_Planteamiento del problema:_ Reescriba el fragmento del texto sobre el G20 que empieza en las palabras "Acaba de comenzar" y concluye después de "grupos de trabajo.", sustituyendo "líderes" por "jefes de Estado".

_Pasaje extraído:_

________

Con frecuencia leemos los encabezados sobre el G20 tarareando “Algo personal” -clásico tema de Serrat potenciado recientemente por Residente- y fruncimos el ceño cantando “rodeados de protocolo, comitiva y seguridad/ viajan de incógnito en autos blindados/ a sembrar calumnias, a mentir con naturalidad/ son de los tipos que le venden hielo a un esquimal”. Y es que la burra no era arisca, pero como todo en la vida, habrá que buscarle sus matices. Se le puede, pues.

Acaba de comenzar en Roma la Cumbre del Grupo de los Veinte (G20). Se trata de un encuentro de los líderes de las veinte economías más potentes del mundo donde se discuten los problemas globales más imperiosos, se discuten acciones coordinadas para tratar de contenerlos, y se firman declaraciones en los cuales los veinte países prometen implementar las estrategias discutidas en los diferentes temas y grupos de trabajo.

Durante un par de días, presidentes, ministros de finanzas, relaciones internacionales así como organizaciones internacionales discuten en grupos temáticos sobre educación, salud, energía y cambio climático, cultura, entre oros. Salvo algunos pequeños resúmenes o citas acartonadas, al ciudadano de a pie le llega un resabio de la cumbre en forma de una foto de un representante mexicano paradito en la foto de ese grupo selecto. Y nada más. Sin embargo, aun cuando varias de las críticas al G20 y otros encuentros multinacionales se sostienen, sí hay manera de identificar de qué modo esa cumbre sofisticada de los french fries en Roma acaba teniendo consecuencias en la cuadrita en la que vivimos.

En 1943, el académico estadounidense Harold Lasswell introdujo el concepto de ciencia de políticas, que puede entenderse hoy como ciencia de políticas públicas. Se trata de un campo multidisciplinario centrado en estudiar las decisiones -o ausencia de decisiones- que el gobierno toma frente a un problema en representación del público. Aterrizando este marco conceptual en términos muy básicos, pensar en políticas públicas nos sirve para identificar problemas públicos, sus causas y consecuencias. No sólo eso, una vez identificado un problema, es posible identificar soluciones que ya han sido probadas para resolverlo y también imaginar maneras nuevas de enfrentarlo. Así, pensar en la vida pública de manera secuencial y con una lógica lineal de que un hecho D es consecuencia de otro llamado C, que a su vez es producto de que ocurran A y B, nos ayuda a encontrar la manera más realista, sistemática y científica de atender problemas públicos.

Ahora que aterrizamos la idea de políticas públicas como unos lentes para dibujar la lógica de los problemas públicos y sus posibles soluciones, podemos utilizar los mismos lentes para pensar de qué modo el éxito o fracaso estrepitoso de cumbres como el G20 tiene consecuencias concretas en nuestra vida cotidiana. Una de las críticas más comunes a estos encuentros es que se trata 1ólo de ejercicios de comunicación donde los presidentes se juntan, se toman una foto, firman una carta y la amarran a un globo que luego dejan volar en la alameda. Y aunque es cierto que buena parte de cumbres como el G20 tienen un componente fuertemente simbólico, muchas cosas que suceden en nuestra realidad social son producto de la energía que proviene de tales símbolos.

________

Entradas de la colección
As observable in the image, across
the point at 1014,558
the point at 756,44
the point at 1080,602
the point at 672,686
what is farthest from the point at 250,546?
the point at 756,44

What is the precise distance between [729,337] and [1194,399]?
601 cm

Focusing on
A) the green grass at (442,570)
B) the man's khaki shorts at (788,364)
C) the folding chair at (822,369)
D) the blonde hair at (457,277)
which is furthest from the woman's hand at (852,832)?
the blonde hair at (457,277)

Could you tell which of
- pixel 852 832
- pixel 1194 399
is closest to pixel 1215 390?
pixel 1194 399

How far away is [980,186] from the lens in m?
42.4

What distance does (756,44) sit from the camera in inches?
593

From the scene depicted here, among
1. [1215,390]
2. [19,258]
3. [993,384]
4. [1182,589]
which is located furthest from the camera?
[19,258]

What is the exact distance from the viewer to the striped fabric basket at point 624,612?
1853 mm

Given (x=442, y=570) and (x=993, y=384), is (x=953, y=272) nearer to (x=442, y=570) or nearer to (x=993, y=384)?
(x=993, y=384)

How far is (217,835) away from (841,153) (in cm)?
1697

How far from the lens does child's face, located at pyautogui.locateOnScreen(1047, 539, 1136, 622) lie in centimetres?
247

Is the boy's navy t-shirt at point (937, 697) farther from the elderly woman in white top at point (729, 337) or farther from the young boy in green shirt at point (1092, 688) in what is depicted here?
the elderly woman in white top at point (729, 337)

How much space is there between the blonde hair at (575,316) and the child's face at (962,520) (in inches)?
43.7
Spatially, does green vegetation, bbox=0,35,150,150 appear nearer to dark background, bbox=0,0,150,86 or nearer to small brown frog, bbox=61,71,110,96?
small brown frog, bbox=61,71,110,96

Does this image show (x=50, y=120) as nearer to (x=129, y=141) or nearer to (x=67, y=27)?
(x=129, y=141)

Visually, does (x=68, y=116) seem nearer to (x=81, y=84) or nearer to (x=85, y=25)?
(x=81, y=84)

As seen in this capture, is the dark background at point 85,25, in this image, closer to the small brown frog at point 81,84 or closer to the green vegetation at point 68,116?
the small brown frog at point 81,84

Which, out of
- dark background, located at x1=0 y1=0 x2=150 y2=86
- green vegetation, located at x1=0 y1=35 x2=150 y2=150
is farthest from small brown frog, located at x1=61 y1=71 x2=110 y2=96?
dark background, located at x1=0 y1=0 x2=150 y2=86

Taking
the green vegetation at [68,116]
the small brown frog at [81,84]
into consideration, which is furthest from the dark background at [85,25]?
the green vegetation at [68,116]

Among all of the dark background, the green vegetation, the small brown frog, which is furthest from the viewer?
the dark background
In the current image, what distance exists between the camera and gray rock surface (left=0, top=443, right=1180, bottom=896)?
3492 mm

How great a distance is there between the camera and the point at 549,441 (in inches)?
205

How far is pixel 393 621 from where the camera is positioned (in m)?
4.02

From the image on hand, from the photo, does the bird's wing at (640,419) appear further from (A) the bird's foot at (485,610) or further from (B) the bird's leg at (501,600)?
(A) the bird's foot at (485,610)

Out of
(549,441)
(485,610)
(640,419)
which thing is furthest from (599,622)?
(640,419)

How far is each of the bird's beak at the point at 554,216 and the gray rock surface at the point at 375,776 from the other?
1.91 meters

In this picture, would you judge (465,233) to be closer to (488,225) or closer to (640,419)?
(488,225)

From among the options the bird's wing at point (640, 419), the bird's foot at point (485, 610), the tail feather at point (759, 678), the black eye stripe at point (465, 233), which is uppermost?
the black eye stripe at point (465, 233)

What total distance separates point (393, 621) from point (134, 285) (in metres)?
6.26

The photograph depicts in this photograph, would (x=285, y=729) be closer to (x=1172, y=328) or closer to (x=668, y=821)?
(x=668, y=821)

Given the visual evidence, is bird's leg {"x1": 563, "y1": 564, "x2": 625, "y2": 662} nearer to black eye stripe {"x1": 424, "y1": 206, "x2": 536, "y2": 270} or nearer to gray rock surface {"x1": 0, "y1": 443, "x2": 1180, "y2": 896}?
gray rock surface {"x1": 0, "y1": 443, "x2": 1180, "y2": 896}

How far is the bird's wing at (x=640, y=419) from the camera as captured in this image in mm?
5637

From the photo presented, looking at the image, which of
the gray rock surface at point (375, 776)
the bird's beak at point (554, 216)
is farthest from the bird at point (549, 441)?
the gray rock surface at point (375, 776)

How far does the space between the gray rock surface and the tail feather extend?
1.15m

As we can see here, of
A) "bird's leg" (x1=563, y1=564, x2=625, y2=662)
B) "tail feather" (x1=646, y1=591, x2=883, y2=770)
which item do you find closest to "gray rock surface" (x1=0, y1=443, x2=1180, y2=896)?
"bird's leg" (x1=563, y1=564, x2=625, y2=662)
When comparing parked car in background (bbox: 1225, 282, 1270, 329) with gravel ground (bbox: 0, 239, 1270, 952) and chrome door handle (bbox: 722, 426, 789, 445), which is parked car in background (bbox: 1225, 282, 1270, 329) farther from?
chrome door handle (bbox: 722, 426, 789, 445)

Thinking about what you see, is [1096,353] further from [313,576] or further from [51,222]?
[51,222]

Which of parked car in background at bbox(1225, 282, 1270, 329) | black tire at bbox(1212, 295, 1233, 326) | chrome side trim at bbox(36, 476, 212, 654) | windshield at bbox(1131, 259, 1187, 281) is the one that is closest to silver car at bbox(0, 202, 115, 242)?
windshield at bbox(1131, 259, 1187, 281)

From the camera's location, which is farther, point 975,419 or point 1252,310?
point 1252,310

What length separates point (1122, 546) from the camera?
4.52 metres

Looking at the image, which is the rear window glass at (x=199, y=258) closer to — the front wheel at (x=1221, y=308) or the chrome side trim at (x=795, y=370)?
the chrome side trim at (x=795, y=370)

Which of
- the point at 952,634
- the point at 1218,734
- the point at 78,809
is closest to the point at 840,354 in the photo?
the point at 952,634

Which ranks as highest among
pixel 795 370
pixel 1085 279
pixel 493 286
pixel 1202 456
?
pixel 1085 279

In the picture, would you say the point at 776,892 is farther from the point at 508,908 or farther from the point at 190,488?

________

_Respuesta:_
Acaba de comenzar en Roma la Cumbre del Grupo de los Veinte (G20). Se trata de un encuentro de los jefes de Estado de las veinte economías más potentes del mundo donde se discuten los problemas globales más imperiosos, se discuten acciones coordinadas para tratar de contenerlos, y se firman declaraciones en los cuales los veinte países prometen implementar las estrategias discutidas en los diferentes temas y grupos de trabajo.